Questions about scenes in images
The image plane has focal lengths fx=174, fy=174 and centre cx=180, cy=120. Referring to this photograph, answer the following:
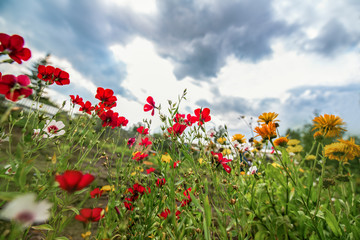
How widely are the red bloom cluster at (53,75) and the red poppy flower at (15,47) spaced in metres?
0.34

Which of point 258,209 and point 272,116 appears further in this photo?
point 272,116

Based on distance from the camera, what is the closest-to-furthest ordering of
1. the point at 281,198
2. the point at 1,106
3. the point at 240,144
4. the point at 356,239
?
the point at 356,239 → the point at 281,198 → the point at 240,144 → the point at 1,106

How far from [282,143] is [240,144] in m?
0.52

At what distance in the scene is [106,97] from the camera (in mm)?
1493

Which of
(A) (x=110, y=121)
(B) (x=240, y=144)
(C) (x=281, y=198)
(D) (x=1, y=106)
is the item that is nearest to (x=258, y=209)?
(C) (x=281, y=198)

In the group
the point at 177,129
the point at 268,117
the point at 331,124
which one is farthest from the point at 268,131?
the point at 177,129

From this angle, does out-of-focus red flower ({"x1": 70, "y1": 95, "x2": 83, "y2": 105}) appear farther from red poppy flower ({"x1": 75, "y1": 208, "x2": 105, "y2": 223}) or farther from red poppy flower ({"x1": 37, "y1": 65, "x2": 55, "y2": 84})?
red poppy flower ({"x1": 75, "y1": 208, "x2": 105, "y2": 223})

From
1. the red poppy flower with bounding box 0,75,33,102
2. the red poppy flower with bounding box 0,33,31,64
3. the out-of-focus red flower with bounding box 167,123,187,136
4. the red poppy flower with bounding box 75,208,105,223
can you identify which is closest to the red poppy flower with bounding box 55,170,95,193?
the red poppy flower with bounding box 75,208,105,223

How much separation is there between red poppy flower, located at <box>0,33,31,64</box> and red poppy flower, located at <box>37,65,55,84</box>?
1.12 ft

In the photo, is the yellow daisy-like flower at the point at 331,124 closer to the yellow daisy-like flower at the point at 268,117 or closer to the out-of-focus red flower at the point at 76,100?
the yellow daisy-like flower at the point at 268,117

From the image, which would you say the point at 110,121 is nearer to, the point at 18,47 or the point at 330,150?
the point at 18,47

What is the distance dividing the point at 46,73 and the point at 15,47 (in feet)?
1.40

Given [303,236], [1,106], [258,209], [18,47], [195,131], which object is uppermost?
[1,106]

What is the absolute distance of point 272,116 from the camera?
135 cm
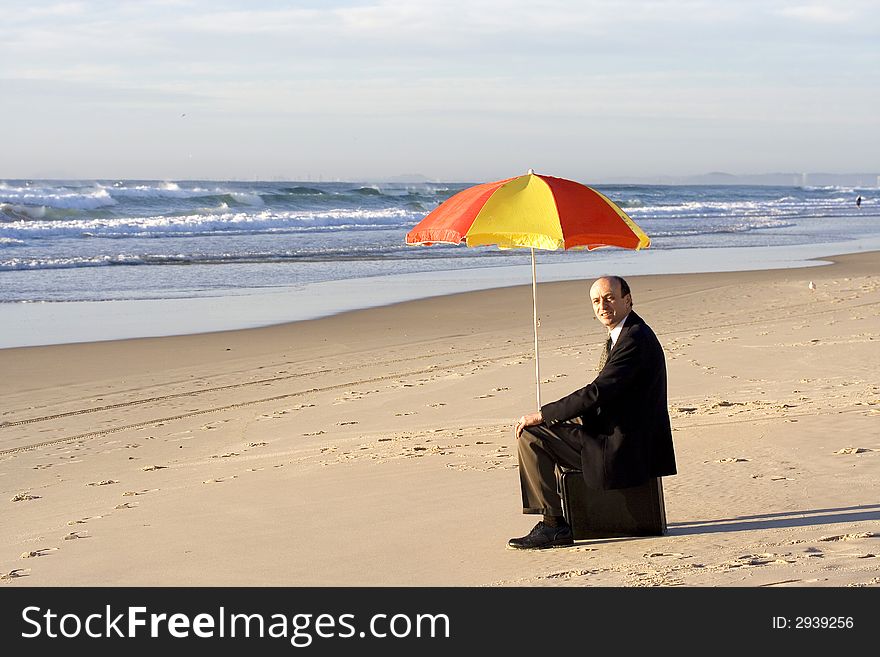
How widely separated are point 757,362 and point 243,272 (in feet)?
50.4

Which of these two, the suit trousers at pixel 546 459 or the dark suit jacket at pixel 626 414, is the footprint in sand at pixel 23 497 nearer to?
the suit trousers at pixel 546 459

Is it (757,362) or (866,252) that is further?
(866,252)

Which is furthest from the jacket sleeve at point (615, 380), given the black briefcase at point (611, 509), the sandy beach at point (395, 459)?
the sandy beach at point (395, 459)

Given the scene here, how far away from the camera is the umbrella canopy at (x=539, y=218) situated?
19.6ft

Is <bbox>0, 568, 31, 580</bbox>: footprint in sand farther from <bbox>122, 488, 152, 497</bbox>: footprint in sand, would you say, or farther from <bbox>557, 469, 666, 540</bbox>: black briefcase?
<bbox>557, 469, 666, 540</bbox>: black briefcase

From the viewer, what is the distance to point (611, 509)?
554 cm

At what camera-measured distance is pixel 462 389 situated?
34.0 feet

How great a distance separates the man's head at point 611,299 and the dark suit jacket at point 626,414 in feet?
0.24

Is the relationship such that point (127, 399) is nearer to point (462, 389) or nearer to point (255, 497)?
point (462, 389)

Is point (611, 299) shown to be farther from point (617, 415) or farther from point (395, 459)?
point (395, 459)

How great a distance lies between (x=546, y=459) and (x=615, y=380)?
0.64m

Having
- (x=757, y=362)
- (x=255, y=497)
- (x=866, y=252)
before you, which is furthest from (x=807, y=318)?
(x=866, y=252)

YOUR TASK: Change "farther" to "more distant" wherever it appears in the rows above, keeping everything else the same. Write out all the rows again, leaving the pictures out.

RESPONSE TO THIS EXERCISE:
The image plane has focal lengths fx=174, fy=174 and centre cx=180, cy=120. Referring to this photograph, answer the following:
How widely are the red bloom cluster at (53,75) and the red poppy flower at (15,47) spaced in metres?
0.34

Which of point 258,209 and point 272,116 appears further in this photo?
point 272,116

Based on distance from the camera, what is the closest-to-furthest ordering of
1. the point at 281,198
2. the point at 1,106
3. the point at 240,144
4. the point at 356,239
?
the point at 356,239 → the point at 281,198 → the point at 240,144 → the point at 1,106

How far from [282,143] is [240,144] in m?
0.52

At what distance in the scene is [106,97] from the camera (in mm)?
1493

Which of
(A) (x=110, y=121)
(B) (x=240, y=144)
(C) (x=281, y=198)
(D) (x=1, y=106)
is the item that is nearest to (x=258, y=209)?
(C) (x=281, y=198)

In the group
the point at 177,129
the point at 268,117
the point at 331,124
which one is farthest from the point at 268,131?
the point at 177,129

From this angle, does out-of-focus red flower ({"x1": 70, "y1": 95, "x2": 83, "y2": 105}) appear more distant from red poppy flower ({"x1": 75, "y1": 208, "x2": 105, "y2": 223}) or more distant from red poppy flower ({"x1": 37, "y1": 65, "x2": 55, "y2": 84})?
red poppy flower ({"x1": 75, "y1": 208, "x2": 105, "y2": 223})

From
1. the red poppy flower with bounding box 0,75,33,102
2. the red poppy flower with bounding box 0,33,31,64
3. the out-of-focus red flower with bounding box 167,123,187,136
4. the red poppy flower with bounding box 75,208,105,223
can you identify which is closest to the red poppy flower with bounding box 55,170,95,193?
the red poppy flower with bounding box 75,208,105,223

How much separation is there between red poppy flower, located at <box>0,33,31,64</box> and red poppy flower, located at <box>37,65,55,84</box>?
1.12 ft

In the photo, is the yellow daisy-like flower at the point at 331,124 closer to the yellow daisy-like flower at the point at 268,117 or closer to the out-of-focus red flower at the point at 76,100?
the yellow daisy-like flower at the point at 268,117

From the image, which would you say the point at 110,121 is nearer to, the point at 18,47 or the point at 330,150?
the point at 18,47

What is the distance dividing the point at 46,73 and the point at 15,47 (in feet)?
1.40

Given [303,236], [1,106], [258,209], [18,47], [195,131], which object is uppermost?
[1,106]

What is the absolute distance of point 272,116 from the camera?
135 cm
How widely separated are point 757,362 and point 243,272 (in feet)?
50.4

Which of these two, the suit trousers at pixel 546 459 or the dark suit jacket at pixel 626 414, is the footprint in sand at pixel 23 497 nearer to?
the suit trousers at pixel 546 459

Is it (757,362) or (866,252) that is further?
(866,252)

Which is furthest from the jacket sleeve at point (615, 380), given the black briefcase at point (611, 509), the sandy beach at point (395, 459)?
the sandy beach at point (395, 459)

Given the scene here, how far away from the camera is the umbrella canopy at (x=539, y=218) situated?
19.6ft

Is <bbox>0, 568, 31, 580</bbox>: footprint in sand more distant from <bbox>122, 488, 152, 497</bbox>: footprint in sand, would you say, or more distant from <bbox>557, 469, 666, 540</bbox>: black briefcase?
<bbox>557, 469, 666, 540</bbox>: black briefcase

From the viewer, what is the distance to point (611, 509)?
554 cm

At what camera-measured distance is pixel 462 389 situated?
34.0 feet

How great a distance separates the man's head at point 611,299 and the dark suit jacket at point 626,414 in feet?
0.24

Is the relationship such that point (127, 399) is nearer to point (462, 389) or nearer to point (255, 497)?
point (462, 389)

Is point (611, 299) shown to be more distant from point (617, 415) or more distant from point (395, 459)?
point (395, 459)

How great a distance lies between (x=546, y=459) and (x=615, y=380)?
0.64m

Having
- (x=757, y=362)
- (x=255, y=497)
- (x=866, y=252)
before you, which is furthest from (x=807, y=318)?
(x=866, y=252)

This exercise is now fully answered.